It’s using a combination of multicollision attacks against MD5 and sequences of groups of alternate blocks of data representing the alphabet encoded in a way compatible with the file format.
It’s basically <[a+random]/[b+random]/[c+random]…> * (length of message). The random data is crafted by the attack tool so each block has the exact same effect on the MD5 hashing algorithm as it processes each block. You need to decide how many variable blocks you need and where and their encoding in advance. You encode the blocks so the randomness isn’t visible in the final rendered file.
When you have that prepped, you compute the final hash, then at each block position you select the block representing the letter you want (and its associated random data).

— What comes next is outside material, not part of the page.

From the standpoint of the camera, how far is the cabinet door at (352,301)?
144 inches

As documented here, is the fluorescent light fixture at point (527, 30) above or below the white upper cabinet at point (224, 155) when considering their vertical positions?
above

So then you can select letters matching the actual file hash value.
It only works against hash functions with practical multicollision attacks. Doesn’t work on SHA256 and newer hashes.
Has anyone confirmed that signature? I think it’s not possible to have the signature as a part of the data itself. Kinda chicken egg problem
Here you go:
https://www.bleepingcomputer.com/news/security/this-image-shows-its-own-md5-checksum-and-its-kind-of-a-big-deal/
(MD5 is not PGP, but impressive nonetheless)
I opened the comment section to ask if it was possible to have an image with its own hash.
Thanks.
It’s using a combination of multicollision attacks against MD5 and sequences of groups of alternate blocks of data representing the alphabet encoded in a way compatible with the file format.
It’s basically <[a+random]/[b+random]/[c+random]…> * (length of message). The random data is crafted by the attack tool so each block has the exact same effect on the MD5 hashing algorithm as it processes each block. You need to decide how many variable blocks you need and where and their encoding in advance. You encode the blocks so the randomness isn’t visible in the final rendered file.
When you have that prepped, you compute the final hash, then at each block position you select the block representing the letter you want (and its associated random data). So then you can select letters matching the actual file hash value.
It only works against hash functions with practical multicollision attacks. Doesn’t work on SHA256 and newer hashes.
I know some of these words. But I think I roughly understood the general idea. Thanks!